Ransomware Attacks Hit House of Representatives

18 May

An increasing number of ransomware attacks is an unfortunate trend as we move into the second half of 2016, and they have needled everyone in the public and private sectors. Most recently, the House of Representatives has issued warnings to its employees regarding third party website interaction on its computers and associated technology. What does this mean for the government at large as it slowly meanders into the cyber age, and how have other companies already begun to accept the changes that need to be made in order to stop these treacherous ransomware attacks before they start?

Here are the facts: recently the House of Representatives sent out notices from its technology services desk regarding employee use of third party websites when it is through government computers or other machines. Sites as popular as Gmail or YahooMail are going to be blocked in order to curtail the occurrence of any ransomware attacks. Though the House Chief Administration Officer declined to divulge details regarding a ransomware attack, it seems that one did occur in late April due to a House of Representatives employee clicking on an infected link. Unfortunately that’s all it takes for a ransomware attack to take hold of your network and lock its contents until the “ransom” is paid via bitcoin.

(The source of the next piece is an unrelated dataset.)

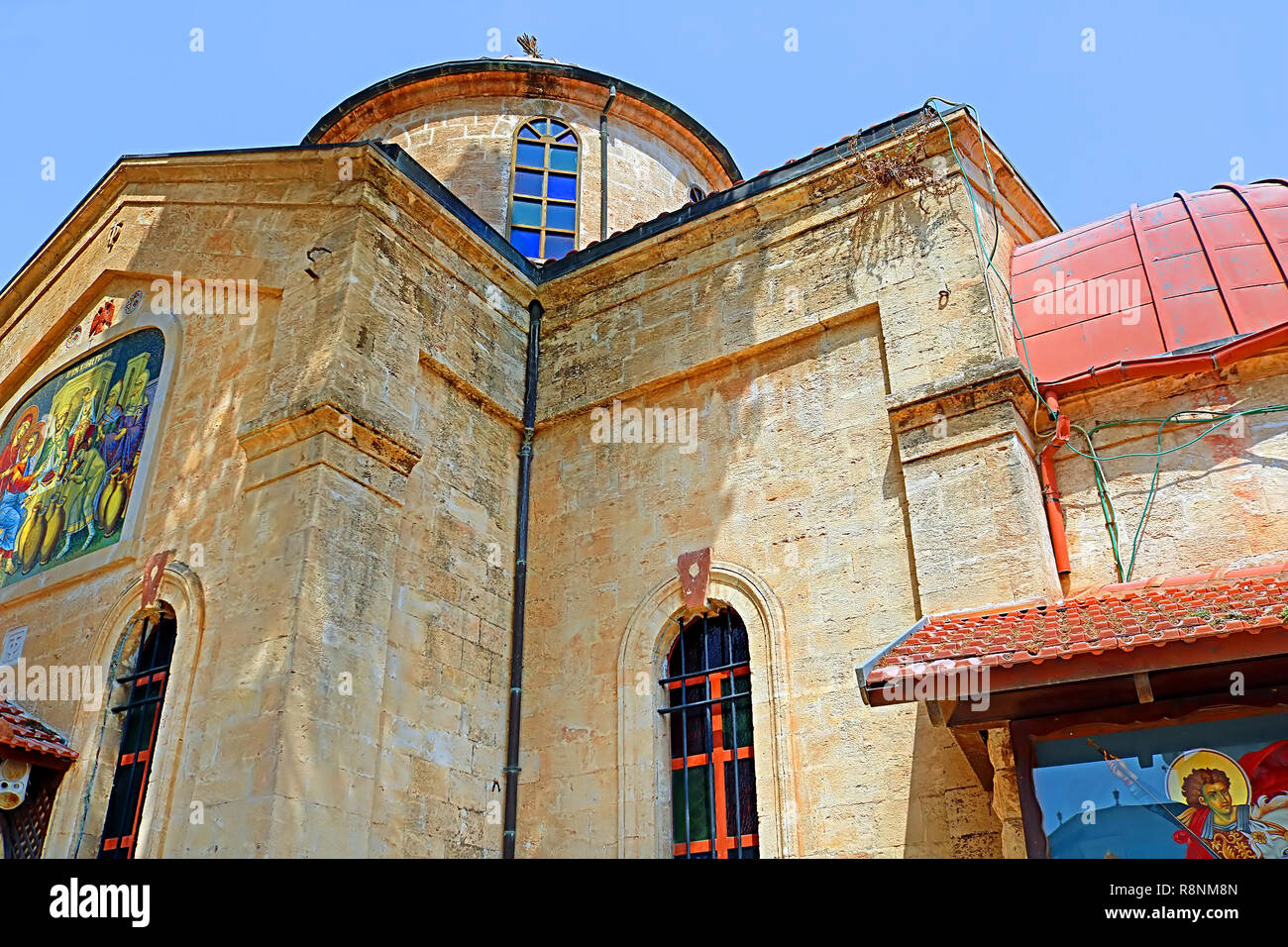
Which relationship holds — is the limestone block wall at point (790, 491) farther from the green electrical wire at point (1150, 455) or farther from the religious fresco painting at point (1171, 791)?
the religious fresco painting at point (1171, 791)

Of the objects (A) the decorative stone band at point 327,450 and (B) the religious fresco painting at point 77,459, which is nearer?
(A) the decorative stone band at point 327,450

Some see these measures as extreme – one app founder, Ted Henderson, stated that it was “irresponsible” for the House of Representatives to take a stance that essentially blocks an avenue of free speech. However, that isn’t the argument within this particular piece: in actuality, focus should be placed on the points before the ransomware attack occurs and not after. What cyber security education is in place throughout the government? Are their networks and servers really that secure, or do we blindly assume that the government has the best cyber security plan? Obviously these are hard questions to answer but judging from President Obama’s most recent cyber security pledge, it seems that not only is the government keen on creating a better technological realm for itself and its employees, but that it wants to set an example for the rest of the country.

Overall, ransomware attacks can happen anywhere, to anyone and at any time – cyber security education is paramount for everyone, employees and private citizens alike, in order to quash these malicious attacks before they are able to take control of sensitive and protected data.